Mr. Kennedy’s decision contravenes years of evidence showing that pregnant women are at higher risk of severe illness, miscarriage and stillbirth if they contract Covid, public health experts said.
“From a scientific perspective, a pregnant woman, by her very nature, is immunocompromised,” said Georges Benjamin, executive director of the American Public Health Association.
Mr. Kennedy’s decision “didn’t follow the normal process,” Dr. Benjamin added.
Normally, scientific advisers to the C.D.C. would debate the research and make recommendations to the agency’s director. Mr. Kennedy made the announcement without consulting C.D.C. staff or its independent advisers.
The secretary and his associates have also ignored statements from professional organizations, Dr. Benjamin said.
“This is not a group that follows advice, it’s not a group that responds to political pressure, but so far, they respond to legal pressure,” he added.
Although the lawsuit focuses on access to Covid vaccines — the only recommendation for which the plaintiffs believed they were able to demonstrate harm — more vaccine decisions may be added.
Mr. Kennedy and the people he has installed in key roles in the administration have also said they may limit Covid vaccines only to older adults and people with certain health conditions, unless the manufacturers provide new evidence of effectiveness.
New C.D.C. advisers appointed by Mr. Kennedy have withdrawn support for multidose flu vaccines that contain thimerosal, a mercury-based preservative that the anti-vaccine community has long falsely contended is dangerous to children.
And they have said they will scrutinize childhood and adolescent immunization schedules, including the number of doses that American children receive.
“Pediatricians are alarmed as experts are sidelined, evidence is dismissed, and vaccine infrastructure is undermined while misinformation spreads,” said Dr. Susan J. Kressly, president of the pediatrics academy. “These actions endanger children and erode public confidence in lifesaving vaccines.”
The individual complainant, Jane Doe, is a physician at a hospital who is more than 20 weeks pregnant, and whose work puts her at increased risk of exposure to Covid.
The suit describes Mr. Kennedy’s various efforts to undermine vaccines, including promoting theories that were debunked long ago but remain popular with anti-vaccine groups.
It also claims that Mr. Kennedy’s policies have fueled unfounded fears about vaccine safety that are making it more difficult for doctors to treat and counsel their patients.
In June, Mr. Kennedy fired all 17 experts on the C.D.C.’s vaccine advisory panel. Insurance companies and government programs like Medicaid are required to cover shots recommended by the panel, called the Advisory Committee on Immunization Practices.

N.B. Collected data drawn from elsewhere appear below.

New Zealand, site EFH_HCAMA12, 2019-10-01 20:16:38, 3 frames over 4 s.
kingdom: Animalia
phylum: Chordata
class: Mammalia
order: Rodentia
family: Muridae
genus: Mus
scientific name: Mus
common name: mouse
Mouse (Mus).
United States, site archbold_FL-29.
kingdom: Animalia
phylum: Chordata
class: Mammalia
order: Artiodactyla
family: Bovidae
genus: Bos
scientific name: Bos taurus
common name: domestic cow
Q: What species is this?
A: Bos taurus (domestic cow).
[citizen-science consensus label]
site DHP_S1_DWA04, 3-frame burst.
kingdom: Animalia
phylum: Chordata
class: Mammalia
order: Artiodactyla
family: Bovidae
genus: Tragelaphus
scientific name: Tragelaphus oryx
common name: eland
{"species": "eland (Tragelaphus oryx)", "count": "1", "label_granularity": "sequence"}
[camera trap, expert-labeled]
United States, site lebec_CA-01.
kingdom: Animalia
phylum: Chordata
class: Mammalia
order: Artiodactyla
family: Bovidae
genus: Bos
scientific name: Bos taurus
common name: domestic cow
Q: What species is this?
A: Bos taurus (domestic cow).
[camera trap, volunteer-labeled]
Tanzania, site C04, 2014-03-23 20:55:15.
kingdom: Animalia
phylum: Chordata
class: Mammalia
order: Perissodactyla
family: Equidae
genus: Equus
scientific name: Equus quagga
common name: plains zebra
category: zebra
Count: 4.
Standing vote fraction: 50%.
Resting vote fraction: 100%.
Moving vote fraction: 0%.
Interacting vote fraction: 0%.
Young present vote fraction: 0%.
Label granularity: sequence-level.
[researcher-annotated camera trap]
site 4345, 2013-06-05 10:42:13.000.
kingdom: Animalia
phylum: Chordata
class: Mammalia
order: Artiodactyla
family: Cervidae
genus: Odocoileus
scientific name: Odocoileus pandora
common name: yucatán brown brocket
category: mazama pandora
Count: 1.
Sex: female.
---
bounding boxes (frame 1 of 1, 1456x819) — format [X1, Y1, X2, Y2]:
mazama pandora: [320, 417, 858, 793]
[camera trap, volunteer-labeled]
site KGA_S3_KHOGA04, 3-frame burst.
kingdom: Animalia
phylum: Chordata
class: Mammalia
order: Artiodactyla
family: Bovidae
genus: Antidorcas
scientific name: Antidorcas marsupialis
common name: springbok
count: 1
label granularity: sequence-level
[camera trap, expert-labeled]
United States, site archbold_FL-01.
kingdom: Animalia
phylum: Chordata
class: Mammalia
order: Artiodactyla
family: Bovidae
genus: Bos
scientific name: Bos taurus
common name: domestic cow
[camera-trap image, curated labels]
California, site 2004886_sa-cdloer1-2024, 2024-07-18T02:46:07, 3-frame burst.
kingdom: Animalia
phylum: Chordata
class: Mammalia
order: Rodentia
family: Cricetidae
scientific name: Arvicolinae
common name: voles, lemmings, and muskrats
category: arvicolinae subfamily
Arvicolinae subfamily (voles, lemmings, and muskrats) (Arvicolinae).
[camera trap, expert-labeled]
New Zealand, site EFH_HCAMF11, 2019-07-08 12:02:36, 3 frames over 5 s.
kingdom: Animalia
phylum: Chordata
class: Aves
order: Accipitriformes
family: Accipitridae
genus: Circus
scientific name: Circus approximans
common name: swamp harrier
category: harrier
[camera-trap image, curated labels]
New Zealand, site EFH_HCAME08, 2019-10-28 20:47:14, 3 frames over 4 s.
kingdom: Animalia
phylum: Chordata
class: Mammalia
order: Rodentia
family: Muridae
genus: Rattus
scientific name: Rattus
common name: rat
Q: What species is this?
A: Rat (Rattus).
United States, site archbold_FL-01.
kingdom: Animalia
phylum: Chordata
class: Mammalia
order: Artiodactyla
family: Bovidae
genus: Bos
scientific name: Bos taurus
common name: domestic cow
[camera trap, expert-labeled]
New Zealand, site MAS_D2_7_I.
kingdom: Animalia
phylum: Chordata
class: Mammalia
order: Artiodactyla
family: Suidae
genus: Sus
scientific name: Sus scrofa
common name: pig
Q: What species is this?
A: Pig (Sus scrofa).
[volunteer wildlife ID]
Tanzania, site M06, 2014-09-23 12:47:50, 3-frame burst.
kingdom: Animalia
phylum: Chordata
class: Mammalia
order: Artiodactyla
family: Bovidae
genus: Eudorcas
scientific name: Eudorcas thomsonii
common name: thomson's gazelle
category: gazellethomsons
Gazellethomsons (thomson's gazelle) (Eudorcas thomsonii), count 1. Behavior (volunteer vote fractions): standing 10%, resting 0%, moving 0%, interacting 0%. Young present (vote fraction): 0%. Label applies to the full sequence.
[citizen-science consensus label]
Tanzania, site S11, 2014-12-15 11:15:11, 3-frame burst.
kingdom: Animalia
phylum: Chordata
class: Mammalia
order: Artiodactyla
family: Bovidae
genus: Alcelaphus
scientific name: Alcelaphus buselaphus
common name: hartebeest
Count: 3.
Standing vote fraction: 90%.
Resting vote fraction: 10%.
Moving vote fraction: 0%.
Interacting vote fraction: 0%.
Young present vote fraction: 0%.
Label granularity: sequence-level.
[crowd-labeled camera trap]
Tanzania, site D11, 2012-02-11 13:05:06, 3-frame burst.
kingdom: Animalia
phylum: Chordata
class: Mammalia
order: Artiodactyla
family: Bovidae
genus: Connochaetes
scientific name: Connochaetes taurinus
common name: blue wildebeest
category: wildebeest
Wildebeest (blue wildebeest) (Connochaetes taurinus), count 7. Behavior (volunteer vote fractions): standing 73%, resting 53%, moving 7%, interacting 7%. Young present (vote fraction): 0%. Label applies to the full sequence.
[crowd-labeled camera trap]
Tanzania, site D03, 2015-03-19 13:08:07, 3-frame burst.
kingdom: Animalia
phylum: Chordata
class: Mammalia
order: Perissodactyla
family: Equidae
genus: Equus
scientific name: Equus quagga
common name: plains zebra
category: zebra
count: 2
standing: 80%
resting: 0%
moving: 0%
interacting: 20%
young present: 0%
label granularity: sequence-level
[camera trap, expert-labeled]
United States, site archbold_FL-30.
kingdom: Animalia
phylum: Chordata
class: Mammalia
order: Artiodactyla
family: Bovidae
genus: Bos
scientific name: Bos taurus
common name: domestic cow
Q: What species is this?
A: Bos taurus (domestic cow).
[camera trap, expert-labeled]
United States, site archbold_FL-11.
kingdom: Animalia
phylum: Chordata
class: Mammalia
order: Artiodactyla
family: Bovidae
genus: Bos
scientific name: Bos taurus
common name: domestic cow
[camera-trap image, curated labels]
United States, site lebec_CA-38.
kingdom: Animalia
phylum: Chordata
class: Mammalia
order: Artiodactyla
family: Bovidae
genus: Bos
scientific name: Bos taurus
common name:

Mr. Kennedy then appointed eight new committee members, at least half of whom had expressed strong skepticism about some vaccines. One member withdrew from the committee the evening before its first meeting in late June because he was unable to divest himself of financial conflicts of interest.
Breaking with decades of tradition, the pediatrics academy boycotted the meeting, saying, “We won’t lend our name or our expertise to a system that is being politicized at the expense of children’s health.”
The new lawsuit asks the court to order Mr. Kennedy to reinstate Covid vaccines in the immunization schedules.
“The secretary’s authority needs to have some scientific and procedural basis for the decisions that he makes,” Dr. Benjamin said. “Otherwise, we have someone practicing medicine without a license and people will be harmed.”